Налившийся сразу бессилием, с захолодевшим животом, позорно извиваясь мордой, выжимая угодливость, радушие, подобострастие, Клим поднял руку, обратив ее ладонью к немцу, и мелко-мелко закивал: «счас-счас!» И объяснил, показывая пальцем на карман:
— Аусвайс, аусвайс. Пожалуйста, извольте, господин…
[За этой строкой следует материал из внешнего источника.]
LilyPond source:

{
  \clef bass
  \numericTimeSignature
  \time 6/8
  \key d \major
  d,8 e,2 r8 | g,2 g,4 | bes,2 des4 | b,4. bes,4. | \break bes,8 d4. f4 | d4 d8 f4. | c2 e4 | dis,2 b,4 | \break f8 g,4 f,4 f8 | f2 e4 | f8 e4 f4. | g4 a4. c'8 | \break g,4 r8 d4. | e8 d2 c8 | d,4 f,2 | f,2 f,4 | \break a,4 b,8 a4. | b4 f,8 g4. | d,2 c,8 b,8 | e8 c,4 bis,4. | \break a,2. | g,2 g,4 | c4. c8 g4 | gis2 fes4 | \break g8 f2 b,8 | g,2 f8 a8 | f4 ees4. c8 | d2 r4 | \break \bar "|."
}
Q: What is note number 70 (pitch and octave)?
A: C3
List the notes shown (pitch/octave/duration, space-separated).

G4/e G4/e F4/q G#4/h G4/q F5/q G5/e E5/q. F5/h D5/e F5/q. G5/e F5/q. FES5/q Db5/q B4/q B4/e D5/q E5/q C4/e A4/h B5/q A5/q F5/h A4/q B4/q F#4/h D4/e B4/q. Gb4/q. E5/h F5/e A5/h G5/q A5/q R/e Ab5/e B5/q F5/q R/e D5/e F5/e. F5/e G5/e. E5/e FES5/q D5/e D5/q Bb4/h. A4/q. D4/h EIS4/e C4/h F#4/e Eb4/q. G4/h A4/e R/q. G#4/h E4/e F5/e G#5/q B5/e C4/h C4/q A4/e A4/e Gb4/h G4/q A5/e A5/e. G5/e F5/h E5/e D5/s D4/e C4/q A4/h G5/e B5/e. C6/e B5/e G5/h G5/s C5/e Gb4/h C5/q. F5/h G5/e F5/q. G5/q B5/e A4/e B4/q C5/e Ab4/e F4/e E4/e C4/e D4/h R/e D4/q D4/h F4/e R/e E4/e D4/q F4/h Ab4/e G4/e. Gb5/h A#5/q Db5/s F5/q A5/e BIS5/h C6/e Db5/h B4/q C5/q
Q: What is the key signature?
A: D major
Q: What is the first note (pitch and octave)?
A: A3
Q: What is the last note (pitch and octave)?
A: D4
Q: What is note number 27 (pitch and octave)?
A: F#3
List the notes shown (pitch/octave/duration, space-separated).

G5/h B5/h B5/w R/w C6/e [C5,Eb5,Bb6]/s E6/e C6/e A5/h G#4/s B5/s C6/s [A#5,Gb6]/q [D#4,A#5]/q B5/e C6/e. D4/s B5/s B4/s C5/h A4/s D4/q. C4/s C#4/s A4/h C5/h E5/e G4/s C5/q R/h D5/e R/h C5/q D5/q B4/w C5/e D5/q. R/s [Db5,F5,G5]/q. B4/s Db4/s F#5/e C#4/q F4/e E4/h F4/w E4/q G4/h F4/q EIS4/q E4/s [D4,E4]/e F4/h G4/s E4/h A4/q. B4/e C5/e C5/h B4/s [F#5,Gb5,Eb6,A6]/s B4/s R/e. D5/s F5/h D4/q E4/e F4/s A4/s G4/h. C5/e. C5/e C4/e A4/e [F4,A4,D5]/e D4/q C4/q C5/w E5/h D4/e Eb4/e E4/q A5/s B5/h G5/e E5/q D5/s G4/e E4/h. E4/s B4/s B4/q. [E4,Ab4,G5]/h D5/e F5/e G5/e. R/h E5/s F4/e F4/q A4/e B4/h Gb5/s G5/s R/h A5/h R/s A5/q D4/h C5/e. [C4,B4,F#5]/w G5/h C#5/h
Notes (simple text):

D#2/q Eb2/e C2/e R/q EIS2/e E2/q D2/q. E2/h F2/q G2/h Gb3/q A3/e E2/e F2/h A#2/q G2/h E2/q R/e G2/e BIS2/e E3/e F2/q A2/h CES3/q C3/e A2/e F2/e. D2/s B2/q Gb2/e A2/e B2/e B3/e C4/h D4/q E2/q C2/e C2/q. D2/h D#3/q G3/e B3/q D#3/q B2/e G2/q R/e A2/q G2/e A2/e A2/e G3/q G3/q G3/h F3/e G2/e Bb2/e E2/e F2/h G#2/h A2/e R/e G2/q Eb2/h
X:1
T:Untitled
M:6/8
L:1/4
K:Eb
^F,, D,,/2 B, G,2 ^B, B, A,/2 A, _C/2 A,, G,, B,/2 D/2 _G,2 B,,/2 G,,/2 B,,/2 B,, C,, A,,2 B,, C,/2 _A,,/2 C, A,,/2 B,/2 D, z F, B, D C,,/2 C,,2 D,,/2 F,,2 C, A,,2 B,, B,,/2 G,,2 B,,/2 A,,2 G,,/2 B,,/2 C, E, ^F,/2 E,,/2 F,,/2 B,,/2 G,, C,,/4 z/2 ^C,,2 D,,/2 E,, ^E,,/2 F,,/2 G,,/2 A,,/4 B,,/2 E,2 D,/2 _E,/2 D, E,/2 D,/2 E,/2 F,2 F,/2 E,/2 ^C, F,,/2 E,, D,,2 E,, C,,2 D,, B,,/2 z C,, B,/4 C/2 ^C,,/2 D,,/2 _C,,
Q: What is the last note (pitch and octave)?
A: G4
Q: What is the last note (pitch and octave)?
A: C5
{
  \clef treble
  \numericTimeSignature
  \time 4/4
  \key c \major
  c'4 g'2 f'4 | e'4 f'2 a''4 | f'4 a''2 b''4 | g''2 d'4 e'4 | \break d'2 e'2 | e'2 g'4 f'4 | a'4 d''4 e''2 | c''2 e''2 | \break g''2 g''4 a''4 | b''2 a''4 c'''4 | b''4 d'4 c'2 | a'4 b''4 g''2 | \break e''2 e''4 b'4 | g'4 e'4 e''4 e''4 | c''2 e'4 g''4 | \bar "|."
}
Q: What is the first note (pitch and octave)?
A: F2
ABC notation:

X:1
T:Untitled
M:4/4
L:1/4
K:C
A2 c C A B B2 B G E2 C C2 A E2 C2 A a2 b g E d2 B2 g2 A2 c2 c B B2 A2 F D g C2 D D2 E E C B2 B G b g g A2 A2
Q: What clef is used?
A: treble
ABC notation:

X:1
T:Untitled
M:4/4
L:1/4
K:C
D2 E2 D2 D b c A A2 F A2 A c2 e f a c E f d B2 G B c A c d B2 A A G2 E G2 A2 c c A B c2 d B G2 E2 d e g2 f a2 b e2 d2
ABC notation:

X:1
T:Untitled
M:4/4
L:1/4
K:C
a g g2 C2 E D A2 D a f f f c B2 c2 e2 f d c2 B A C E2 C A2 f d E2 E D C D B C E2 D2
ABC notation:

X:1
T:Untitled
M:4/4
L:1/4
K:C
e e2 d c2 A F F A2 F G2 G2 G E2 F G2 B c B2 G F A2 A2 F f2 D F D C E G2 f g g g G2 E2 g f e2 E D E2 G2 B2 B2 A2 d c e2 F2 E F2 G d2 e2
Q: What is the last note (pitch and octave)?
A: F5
По тихим пыльным улочкам крадется, дома его запоминают подслеповатыми глазами, а вот не надо бы, совсем не надо попадаться людям на глаза; петляет он, сворачивает, путая следы, не в силах ни секунды отдохнуть от представления, что будто следом все крадется кто. Согнулся в три погибели, нырнул под мостик деревянный, пролез и вышел на совсем уже зеленую окраину, где уж совсем худые, поседевшие от ветров и дождей, щелястые и покосившиеся, вкривь стоят домишки; разросшийся бурьян, чертополох, крапива скрывают их по самые коньки. Безлюдье, тишь, но только брешет, бьется на цепи собака, захлебываясь лаем, не унимаясь все никак, и чувство верное такое, что будто только-только отгромыхали сапоги по этой улочке, дворам и отвизжали, отскрипели, отстенали наотмашь отрываемые двери… опустошающее чувство окончания жизни, потери навсегдашней в душу заползает.
Клим сиганул через плетень, попер через крапиву напрямик, прорвался, продавился к грязно-голубому домику с забитыми крест-накрест окнами, и будто проломилась, не сдержав, под ним земля: оторваны, разбросаны те были доски старые, которыми заколотили в подпол лаз, и тут же вещи на траве валялись Кушнеровичей — шубейки, кацавейки, ветхое тряпье. Клим, будто лось в осенний гон, рванул — туда, где лаяла собака и где люди, которых не забрали убивать, попрятались по щелям… повсюду было пусто, так, будто и не жил никто, и вдруг увидел бабу, которая держалась за забор, чтоб не упасть; завыв, запричитав, не в силах оторвать от Клима взгляда — зияния беспокойных черных ран, к нему шагнула и, обвалившись на колени, безного поползла:
— О миленький, ой, ми-ленько-о-о-ой! Не… немцы. З-забрали… у-у-вели!..
— Куда? Куда увели? — задергал сотрясавшуюся от рыданий тушу.
— На кла-а-адбище за пру-у-у-уд.
И бросил, подорвался, путаясь в ботве и запинаясь о капустные вилки; будто бы слабый слыша зов, в котором плач прозрачных детских голосов неотделим от лая бесноватых, он длился вслед и задыхался от летящей навстречу чащи, бодливой, хлесткой, цепкой, лающей, непроходимой… по грудь в крапиве, в лопухах, проталкивался, прорубался к кладбищу и, исцарапанный, искусанный, ворвался в каменный, железный, деревянный город оградок и крестов; поняв, что ничего не слышит, замер и, обратившись в слух, почуял, различил. Метнулся, замер, снова побежал, упал на лицо и пополз меж могилами. Дополз до кряжистого дуба-Мафусаила, выглянул: два старика, три женщины стоят шеренгой у свежевырытой могилы, и Соня там, и старый Кушнерович, жирно чернеют земляные, с прожилками белесых корешков, отвалы; расстрельная команда из трех солдат и офицера торопит трех подростков лет пятнадцати, чтоб поскорее заглубились в землю на полный рост, почаще чтоб вонзали лопаты в грунт, самим себе вот эту яму роя. В исподнем все; тюки, два чемодана, кофточки, платочки — все жалкой горкой свалено.